En conclusion, bien que la protéomique soit « mise à toutes les sauces » et parfois usurpée (il est possible d'acheter un kit « Proteomics » pour 104 $ sur Internet et, selon les « conclusions », d'être orienté vers des produits non médicaux), et bien que les études présentées fassent le plus souvent appel à l'apprentissage automatique, qui s'appuie avant l'heure sur les mêmes principes que l'intelligence artificielle, il n'en reste pas moins que ce domaine de recherche offre des débouchés passionnants en matière de physiopathologie, mais aussi de traitements potentiels.

Références

  1. Cai, Y-L., Hao, B-C., Chen, J-Q., Li, Y-R., Liu, H-B. Correlation Between Plasma Proteomics and Adverse Outcomes Among Older Men With Chronic Coronary Syndrome. Front Cardiovasc Med, 2022, 9.
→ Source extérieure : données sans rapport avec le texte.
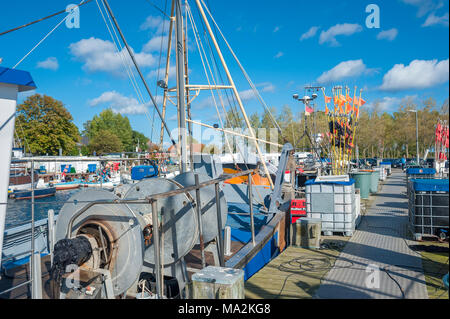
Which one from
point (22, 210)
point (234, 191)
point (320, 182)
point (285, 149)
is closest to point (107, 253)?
point (320, 182)

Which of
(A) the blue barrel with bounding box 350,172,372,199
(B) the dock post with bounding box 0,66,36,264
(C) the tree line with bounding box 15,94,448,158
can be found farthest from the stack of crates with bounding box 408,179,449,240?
(C) the tree line with bounding box 15,94,448,158

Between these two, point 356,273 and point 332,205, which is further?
point 332,205

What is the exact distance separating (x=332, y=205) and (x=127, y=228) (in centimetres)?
621

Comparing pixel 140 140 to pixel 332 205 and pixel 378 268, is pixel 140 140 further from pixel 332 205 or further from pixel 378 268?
pixel 378 268

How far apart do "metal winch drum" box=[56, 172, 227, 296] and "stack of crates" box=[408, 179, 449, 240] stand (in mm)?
5160

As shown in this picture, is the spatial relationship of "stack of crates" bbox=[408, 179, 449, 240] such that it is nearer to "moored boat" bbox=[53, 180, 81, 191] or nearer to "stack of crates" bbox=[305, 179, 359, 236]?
"stack of crates" bbox=[305, 179, 359, 236]

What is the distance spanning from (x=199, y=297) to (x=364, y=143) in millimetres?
47313

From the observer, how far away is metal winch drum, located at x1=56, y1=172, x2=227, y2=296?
485 cm

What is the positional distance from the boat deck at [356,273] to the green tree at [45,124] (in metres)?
53.9

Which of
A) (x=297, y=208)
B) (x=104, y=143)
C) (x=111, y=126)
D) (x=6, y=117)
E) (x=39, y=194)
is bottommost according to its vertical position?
(x=39, y=194)

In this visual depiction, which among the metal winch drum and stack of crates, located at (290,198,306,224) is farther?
stack of crates, located at (290,198,306,224)

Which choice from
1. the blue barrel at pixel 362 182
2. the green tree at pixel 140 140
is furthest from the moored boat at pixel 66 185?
the green tree at pixel 140 140

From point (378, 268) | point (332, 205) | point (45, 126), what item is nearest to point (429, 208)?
point (332, 205)

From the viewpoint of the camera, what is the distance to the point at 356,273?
20.1 ft
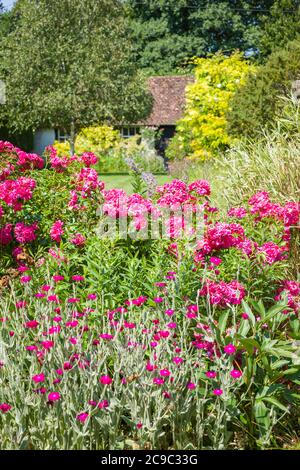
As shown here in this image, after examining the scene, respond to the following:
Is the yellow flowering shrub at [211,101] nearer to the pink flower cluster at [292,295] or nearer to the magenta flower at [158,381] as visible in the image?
the pink flower cluster at [292,295]

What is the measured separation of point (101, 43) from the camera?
27.3m

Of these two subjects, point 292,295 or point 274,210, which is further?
point 274,210

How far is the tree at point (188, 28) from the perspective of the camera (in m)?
36.2

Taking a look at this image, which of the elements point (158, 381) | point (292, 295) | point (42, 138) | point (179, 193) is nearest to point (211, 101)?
point (179, 193)

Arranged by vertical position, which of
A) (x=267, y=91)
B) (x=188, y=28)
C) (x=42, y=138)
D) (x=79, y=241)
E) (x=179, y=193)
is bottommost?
(x=79, y=241)

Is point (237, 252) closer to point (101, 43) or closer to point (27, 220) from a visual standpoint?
point (27, 220)

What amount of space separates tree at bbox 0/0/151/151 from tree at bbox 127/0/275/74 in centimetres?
779

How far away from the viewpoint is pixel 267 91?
12.4 m

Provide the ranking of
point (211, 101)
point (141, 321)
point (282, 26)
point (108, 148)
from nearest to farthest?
point (141, 321) < point (211, 101) < point (282, 26) < point (108, 148)

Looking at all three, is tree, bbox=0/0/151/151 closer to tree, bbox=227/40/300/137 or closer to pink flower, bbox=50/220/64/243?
tree, bbox=227/40/300/137

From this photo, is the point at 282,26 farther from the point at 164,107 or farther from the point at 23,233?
the point at 23,233

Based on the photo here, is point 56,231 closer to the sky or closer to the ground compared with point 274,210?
closer to the ground

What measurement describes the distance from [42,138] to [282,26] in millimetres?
14817

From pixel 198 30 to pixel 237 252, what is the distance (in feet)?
113
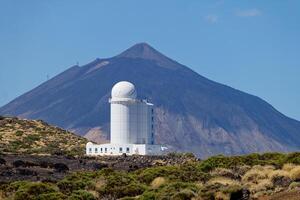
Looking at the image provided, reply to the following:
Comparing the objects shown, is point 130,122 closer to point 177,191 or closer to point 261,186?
point 261,186

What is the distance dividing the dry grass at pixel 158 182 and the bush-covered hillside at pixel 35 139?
140 feet

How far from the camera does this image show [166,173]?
4106 centimetres

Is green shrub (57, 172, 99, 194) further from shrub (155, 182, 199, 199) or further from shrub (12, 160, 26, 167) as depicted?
shrub (12, 160, 26, 167)

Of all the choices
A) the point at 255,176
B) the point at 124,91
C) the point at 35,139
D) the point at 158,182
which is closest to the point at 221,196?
the point at 255,176

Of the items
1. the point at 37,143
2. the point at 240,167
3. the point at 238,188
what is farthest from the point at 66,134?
the point at 238,188

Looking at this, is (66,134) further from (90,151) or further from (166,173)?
(166,173)

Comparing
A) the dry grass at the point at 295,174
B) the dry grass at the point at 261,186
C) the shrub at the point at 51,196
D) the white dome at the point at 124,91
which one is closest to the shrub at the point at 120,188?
the shrub at the point at 51,196

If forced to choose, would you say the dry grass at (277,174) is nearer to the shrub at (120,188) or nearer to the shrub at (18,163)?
the shrub at (120,188)

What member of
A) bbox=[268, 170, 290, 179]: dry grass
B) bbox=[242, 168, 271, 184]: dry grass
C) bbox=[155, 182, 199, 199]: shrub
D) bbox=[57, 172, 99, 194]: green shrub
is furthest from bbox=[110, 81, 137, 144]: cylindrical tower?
bbox=[155, 182, 199, 199]: shrub

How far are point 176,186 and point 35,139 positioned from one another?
2523 inches

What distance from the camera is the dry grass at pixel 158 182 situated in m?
35.8

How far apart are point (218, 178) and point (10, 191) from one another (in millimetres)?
9083

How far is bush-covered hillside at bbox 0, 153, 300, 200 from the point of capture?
95.1 ft

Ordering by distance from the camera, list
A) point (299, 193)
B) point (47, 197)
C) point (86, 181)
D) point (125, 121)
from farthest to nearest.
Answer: point (125, 121) < point (86, 181) < point (47, 197) < point (299, 193)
  2. Kastelein, J.J.P., Hsieh, A., Dicklin, M.R., Ditmarsch, M., Davidson, M.H. Obicetrapib: Reversing the Tide of CETP Inhibitor Disappointments. Curr Atheroscler Rep, 2024, 26 (2), 35-44.
  3. Smason, R., Jaiswal, A., Cassidy, M., Le Jemtel, T. Clinical Phenotypes in Heart Failure With Preserved Ejection Fraction. J Am Heart Assoc, 2016, 5 (1), e002477.
  4. Hahn, V.S., Knutsdottir, H., Luo, X., Bedi, K., Margulies, K.B. Haldar, S.M. et al. Myocardial Gene Expression Signatures in Human Heart Failure With Preserved Ejection Fraction. Circulation, 2021, 143 (2), 120-134.
  5. Jani, V.P., Yoo, E.J., Binek, A., Guo, A., Kim, J.S., Aguilan, J., et al. Myocardial Proteome in Human Heart Failure With Preserved Ejection Fraction. J Am Heart Assoc, 2025, 14 (6), e038945.
  6. Shah, R.V., Hwang, S-J., Murthy, V.L., Zhao, S., Tanriverdi, K., Gajjar, P. et al. Proteomics and Precise Exercise Phenotypes in Heart Failure With Preserved Ejection Fraction: A Pilot Study. J Am Heart Assoc, 2023, 12 (21), e029980.
  7. Defilippi, C., Shah, S.J., Alemayehu, W., Lam, C.S.P., Butler, J., Reimann, S. et al. Targeted discovery proteomics to identify clinical phenotypes in heart failure with preserved ejection fraction: a proteomics substudy of VITALITY-HFpEF. Eur Heart J, 2022, 43 (2).
  8. Adamo, L., Yu, J., Rocha-Resende, C., Javaheri, A., Head, R.D., Mann, D.L. Proteomic signature of heart failure in relation to left ventricular éjection fraction. J Am Cardiol, 2020, 76 (17), 1982-1994.
  9. Patel-Murray, N.L., Zhang, L., Claggett, B.L., Xu, D., Serrano-Fernandez, P., Healey, M., Wandel, S. et al. Aptamer proteomics for biomarker discovery in HFpEF : the PARAGON-HF Proteomic Substudy, J Am Heart Assoc, 2024, 13 (13).